### TASK STATEMENT
Copy out every line of the data exactly; do not include the images.

### AVAILABLE DATA
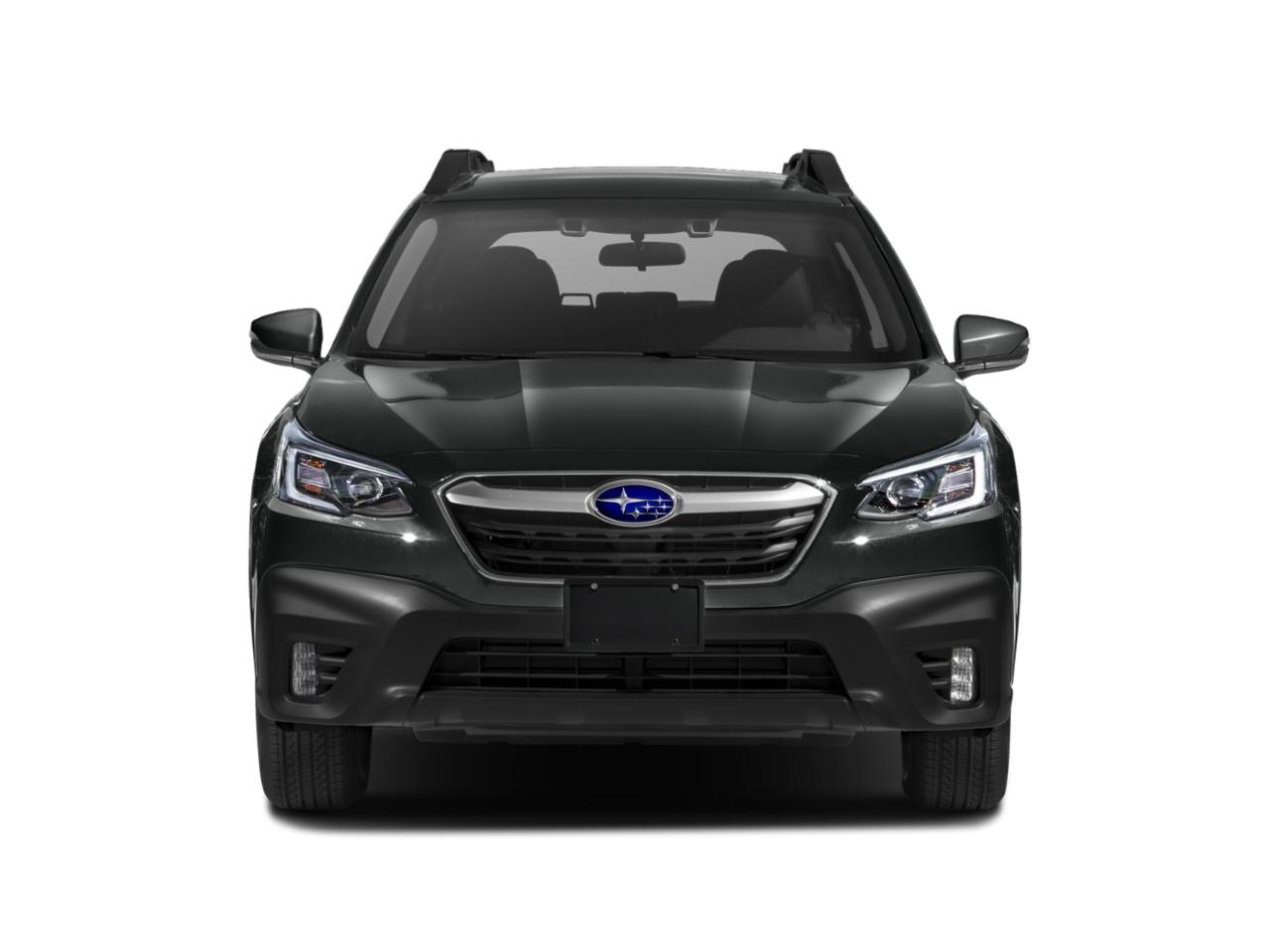 2022 Subaru Outback Vehicle Photo in Doylestown, PA 18902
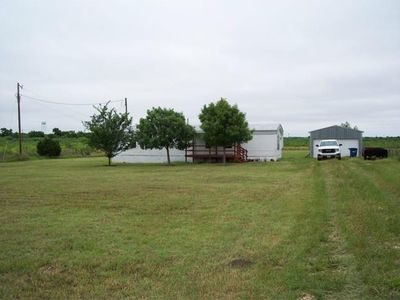 2620 County Road 152, Georgetown, TX, 78626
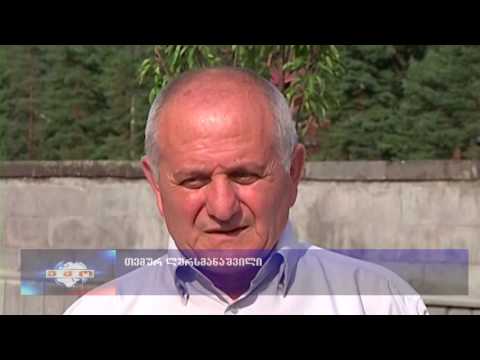 ,,მოძრაობა სახელმწიფო ხალხისთვის“ ბორჯომის დამკვირვებელთა კოორდინატორმა დატოვა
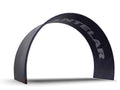 Arco Textil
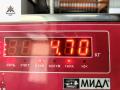 компрессор кондиционера Mercedes-Benz E-Класс W211/S211 2004, 3.2 л., дизель, 0012301411 - фото №5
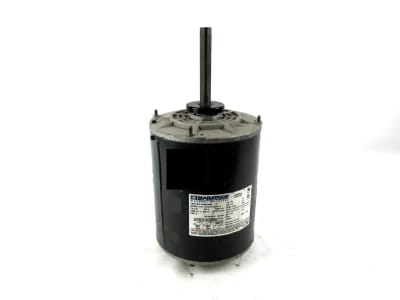 REGAL REXNORD EVJ-56T11T15520A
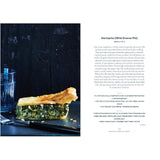 Little Book of Jewish Feasts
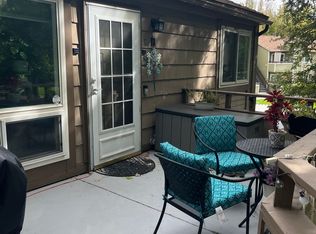 775 Kingston Ln APT H, Reno, NV 89511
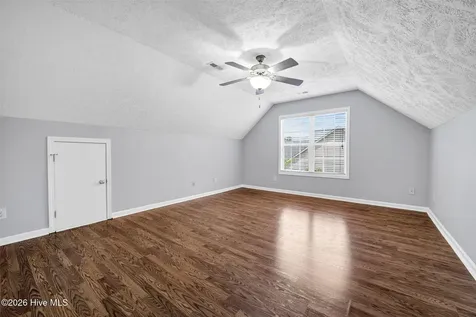 7378 Ruby Stone Court Leland NC 28451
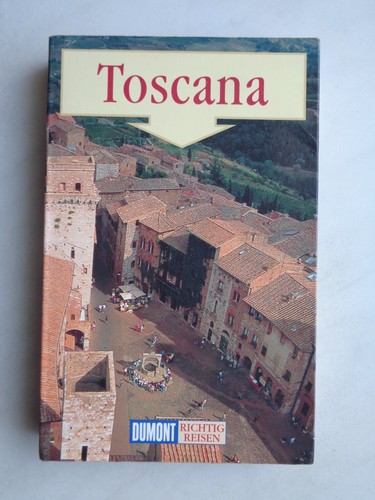 Dumont toscana - °,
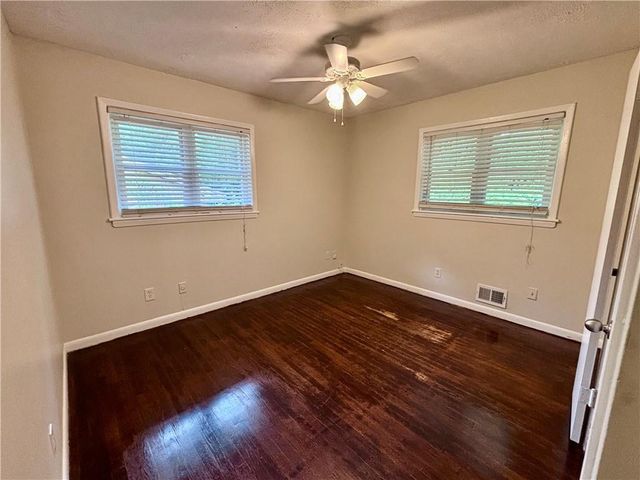2712 Sherlock Drive A, Decatur, GA 30034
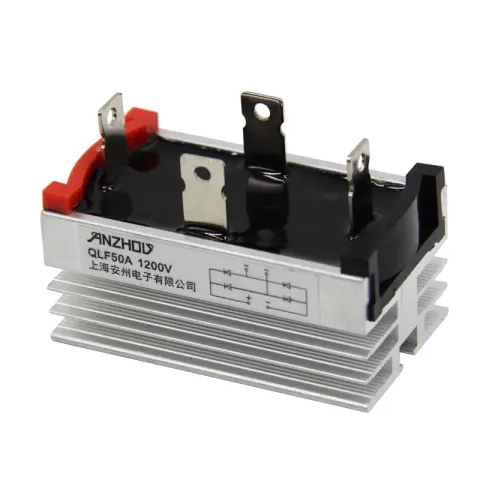 O1CN01M0eIHn1KYeHSIJLs9_!!1915111176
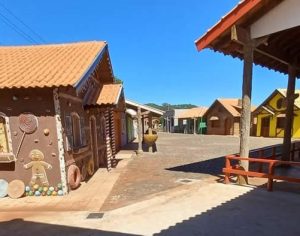 Vila da Nata realiza festa julina neste sábado em Londrina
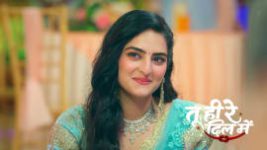 Tu Hi Re Dil Mein S01 E67 20th August 2026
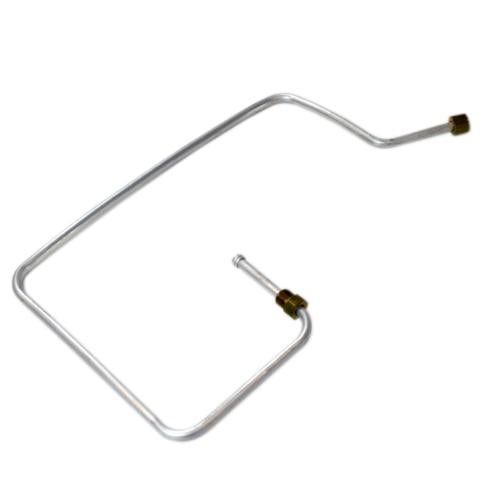 LG Range Pipe - MGE61842901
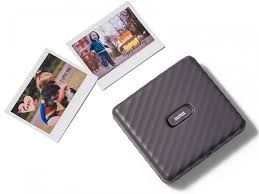 Instax Mini Link Wide Photo Printer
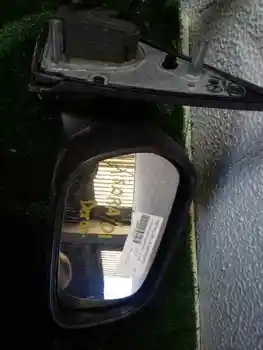 

8148TJ RIGHT REARVIEW MIRROR CITROEN XSARA SALOON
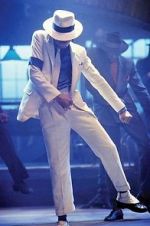 Watch Michael Jackson: Smooth Criminal 2KMovies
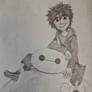 BIGHERO6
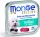 Monge Dog Fresh Paté&Chunkies tonhal 100 g 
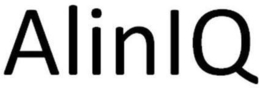 ALINIQ trademark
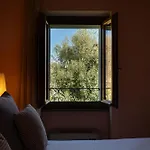 Tenuta Borgo Santa Cecilia Gospodarstwo agroturystyczne *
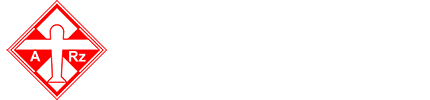 Logo AEROKLUB RZESZOWSKI
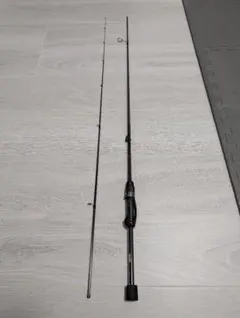 2026年最新】オリムピック ロッドの人気アイテム - メルカリ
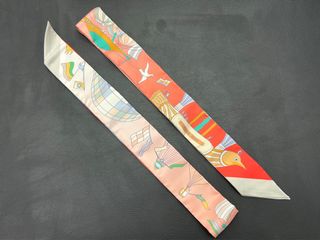 （分類：）位於 。 由 domtim19 提交（商品編號 1184367714，圖片 1）。簡介： 。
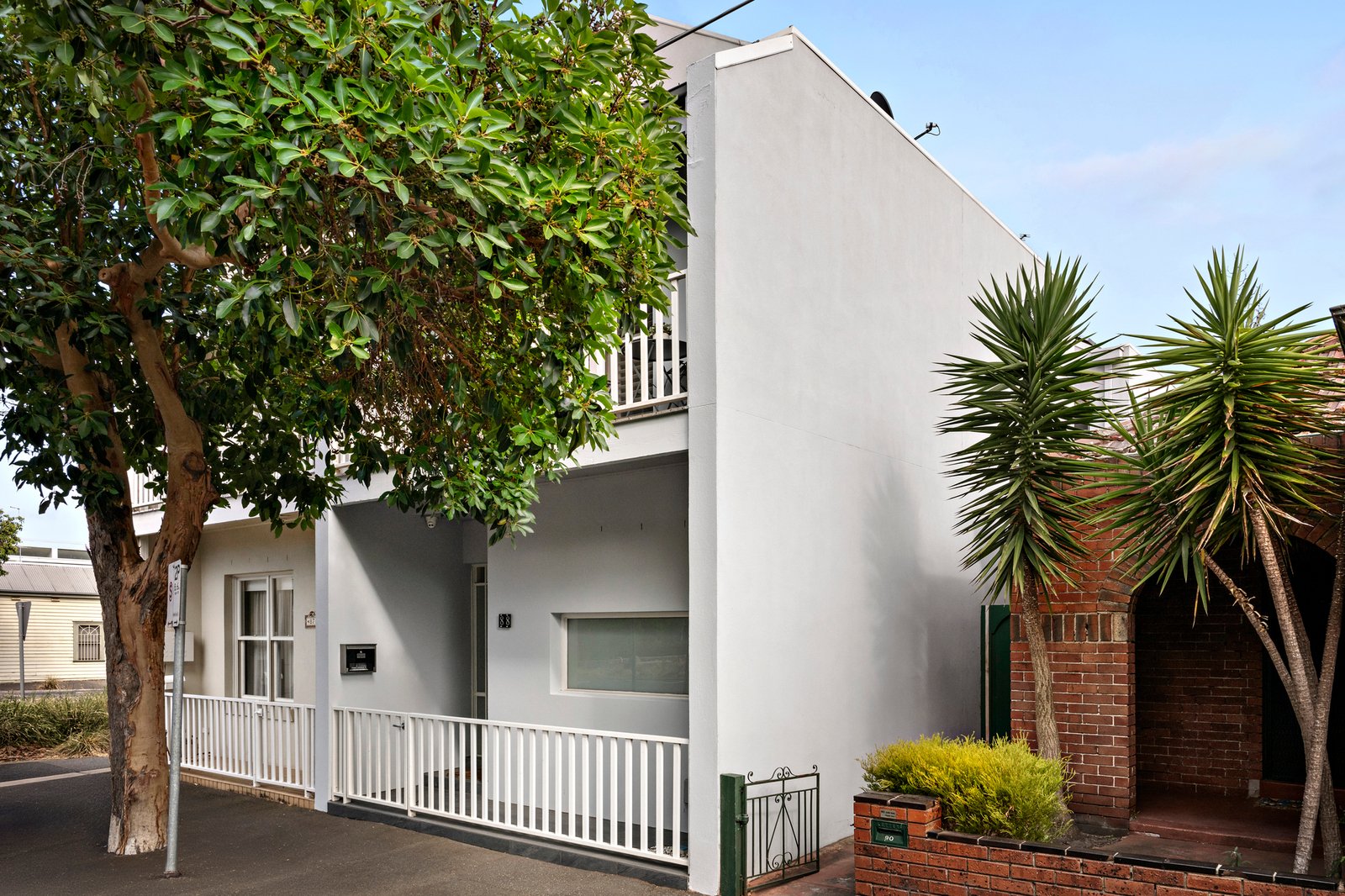 88 Evans Street, Port Melbourne, 3207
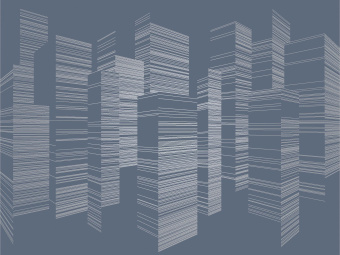 Фрески/Панно ORTOGRAF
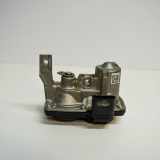 Motor für Auspuffabsperrschieber AUDI Q5 (FY) 2.0 TDI quattro 3q02536691k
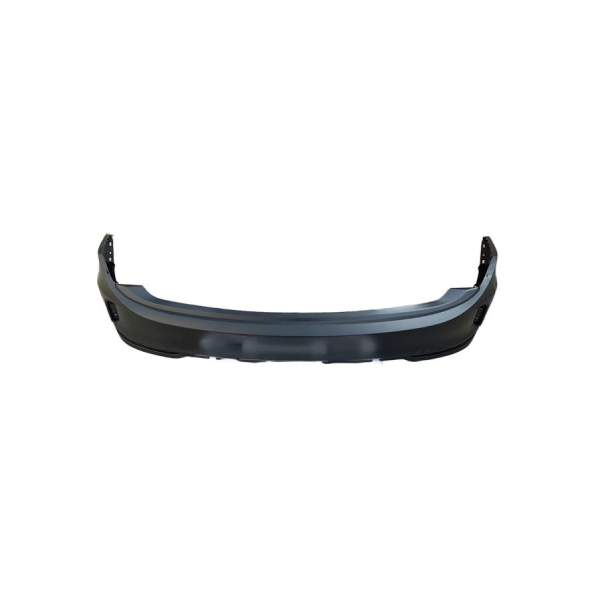 تصویر محصول سپر عقب هونگچی E-QM5 140 کیلووات سال 2024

### ANSWER AREA
 2022 Subaru Outback Vehicle Photo in Doylestown, PA 18902
 2620 County Road 152, Georgetown, TX, 78626
 ,,მოძრაობა სახელმწიფო ხალხისთვის“ ბორჯომის დამკვირვებელთა კოორდინატორმა დატოვა
 Arco Textil
 компрессор кондиционера Mercedes-Benz E-Класс W211/S211 2004, 3.2 л., дизель, 0012301411 - фото №5
 REGAL REXNORD EVJ-56T11T15520A
 Little Book of Jewish Feasts
 775 Kingston Ln APT H, Reno, NV 89511
 7378 Ruby Stone Court Leland NC 28451
 Dumont toscana - °,
2712 Sherlock Drive A, Decatur, GA 30034
 O1CN01M0eIHn1KYeHSIJLs9_!!1915111176
 Vila da Nata realiza festa julina neste sábado em Londrina
 Tu Hi Re Dil Mein S01 E67 20th August 2026
 LG Range Pipe - MGE61842901
 Instax Mini Link Wide Photo Printer

8148TJ RIGHT REARVIEW MIRROR CITROEN XSARA SALOON
 Watch Michael Jackson: Smooth Criminal 2KMovies
 BIGHERO6
 Monge Dog Fresh Paté&Chunkies tonhal 100 g 
 ALINIQ trademark
 Tenuta Borgo Santa Cecilia Gospodarstwo agroturystyczne *
 Logo AEROKLUB RZESZOWSKI
 2026年最新】オリムピック ロッドの人気アイテム - メルカリ
 （分類：）位於 。 由 domtim19 提交（商品編號 1184367714，圖片 1）。簡介： 。
 88 Evans Street, Port Melbourne, 3207
 Фрески/Панно ORTOGRAF
 Motor für Auspuffabsperrschieber AUDI Q5 (FY) 2.0 TDI quattro 3q02536691k
 تصویر محصول سپر عقب هونگچی E-QM5 140 کیلووات سال 2024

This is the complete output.